Дом уже отапливался. С морозной улицы мы попали в теплынь, насыщенную запахом краски и мастики. Рамы, двери и особенно полы шелковисто блестели, жалко было наступать на них. Я отважился шагнуть на паркет и отразился в нем, как в воде.
Родители уже, оказывается, распределили, где кто будет жить. Сами они займут гостиную, хотя она и проходная,— в нее выходят двери и нашей, и бабушкиной комнат.
Проходная комната тещу не смущала:
— Господи, да мы ж свои! Ходите через нас сколько понадобится! Помиримся...
Нам отвели комнату квадратную, с золотистыми обоями, с широким окном — загляденье! Мы с Клавочкой, обнявшись, постояли у окна>; Отсюда был виден почти весь город, мы как бы парили над его огнями. За домом, а сверху казалось, что у самого дома, проходила трамвайная линия с остановкой в виде стеклянного киоска, его крыша напоминала крылья летящей птицы.
Вдоль линии тянулся молодой парк со строгими, прямыми аллеями, застланными искрящимся снегом. Над худенькими деревьями нависали фонари, словно поднятые медвежьи лапы, когда они собираются прихлопнуть кого-то.
Наконец-то моя чемоданная жизнь кончается! Мой чемодан, обшарпанный, по словам бабушки, «до мяса», служивший мне преданно как вещевой мешок солдату, пойдет теперь в отставку.
— Не верю, не верю, не верю,— прошептала Клавочка, подняв ко мне сияющее лицо.— Неужели это наша комната? А ты, Витя, веришь?
Я только покрепче прижал ее к себе, не в состоянии выразить то чувство, которое владело мною. А что, если это и есть то высшее состояние души, которое зовут нирваной? Во всяком случае, такого умиротворенного блаженства я не испытывал еще никогда в жизни.
В субботу мы переедем в новую квартиру.
В субботу...
А до нее рукой подать.
В пятницу всей бригадой мы задержались на работе: папимамин сынок Гошка, которому бригадир когда-то врезал между глаз, явился с повинной. Он ушел из бригады полгода тому назад, летал в это время, как вертолет над болотом, выбирая, где бы приземлиться, но так ничего и не нашел. Проел, промотал то, что дали ему родители, и вернулся домой, а оттуда к нам. Стоит, опустив голову, суда ждет.

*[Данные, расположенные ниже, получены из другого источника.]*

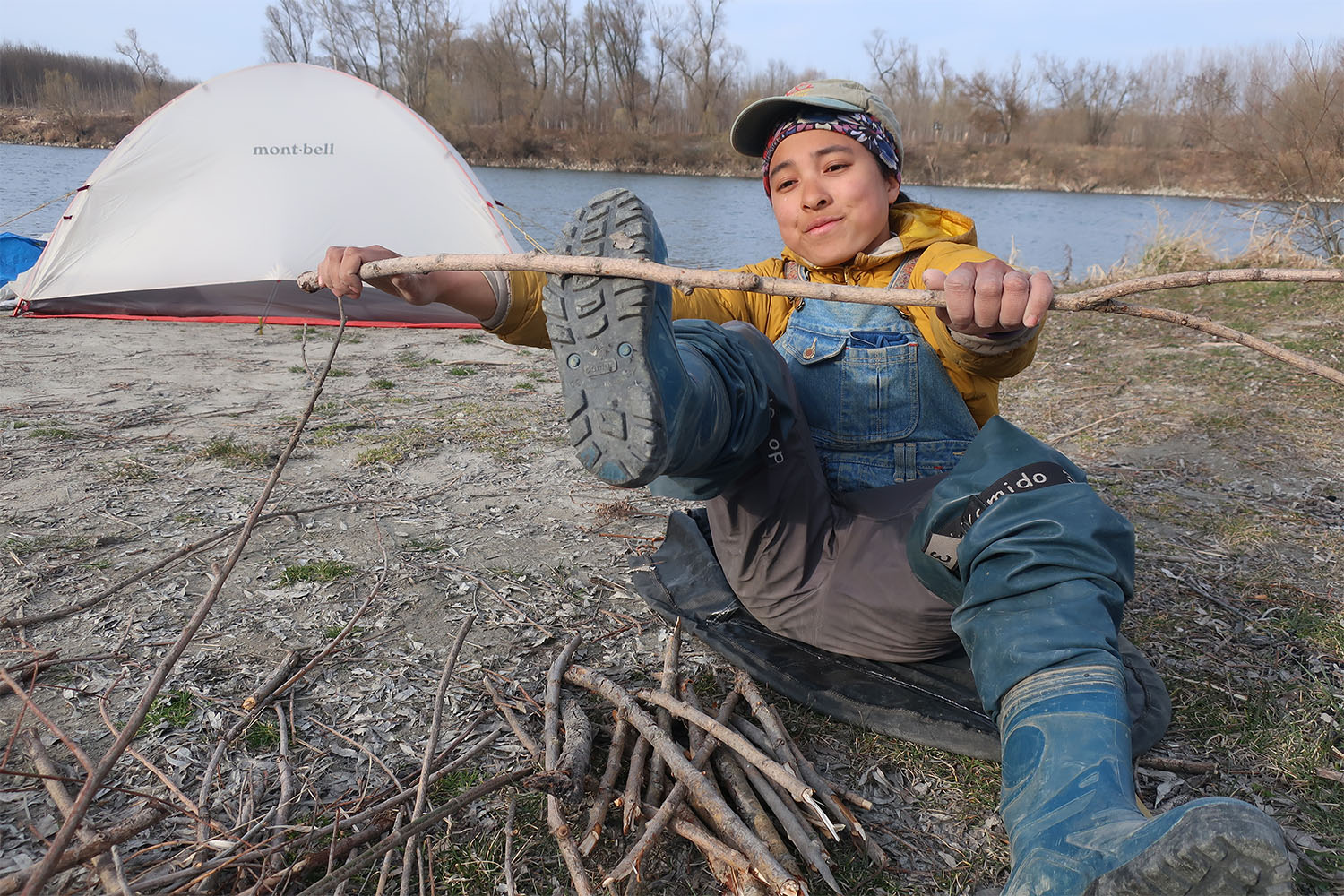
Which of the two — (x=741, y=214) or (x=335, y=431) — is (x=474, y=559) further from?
(x=741, y=214)

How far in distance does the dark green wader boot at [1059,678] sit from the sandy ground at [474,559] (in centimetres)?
43

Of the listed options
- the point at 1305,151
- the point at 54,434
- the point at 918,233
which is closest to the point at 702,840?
the point at 918,233

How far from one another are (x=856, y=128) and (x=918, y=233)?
1.12ft

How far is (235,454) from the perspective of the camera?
365 centimetres

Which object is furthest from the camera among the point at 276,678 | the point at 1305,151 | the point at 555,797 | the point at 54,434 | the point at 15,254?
the point at 1305,151

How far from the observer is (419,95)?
4356 centimetres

Я был в отпуске, когда Гошка устроил спектакль: потребовал, чтобы Родионыч извинился перед ним на глазах у всей бригады. «Я,— говорит,—с фонпрем хожу, могу справку от медицины взять и подать в суд за избиение. Если извинишься, поставим на этом точку».
Родионыч не извинился. И слова не сказал. Только посмотрел Гошке в глаза так, как умеет смотреть только он, отвернулся и пошел себе.
А у паренька, видно, совесть проснулась: никому ничего об этом случае не сказал, но в бригаду больше не пришел. Взял расчет и скрылся.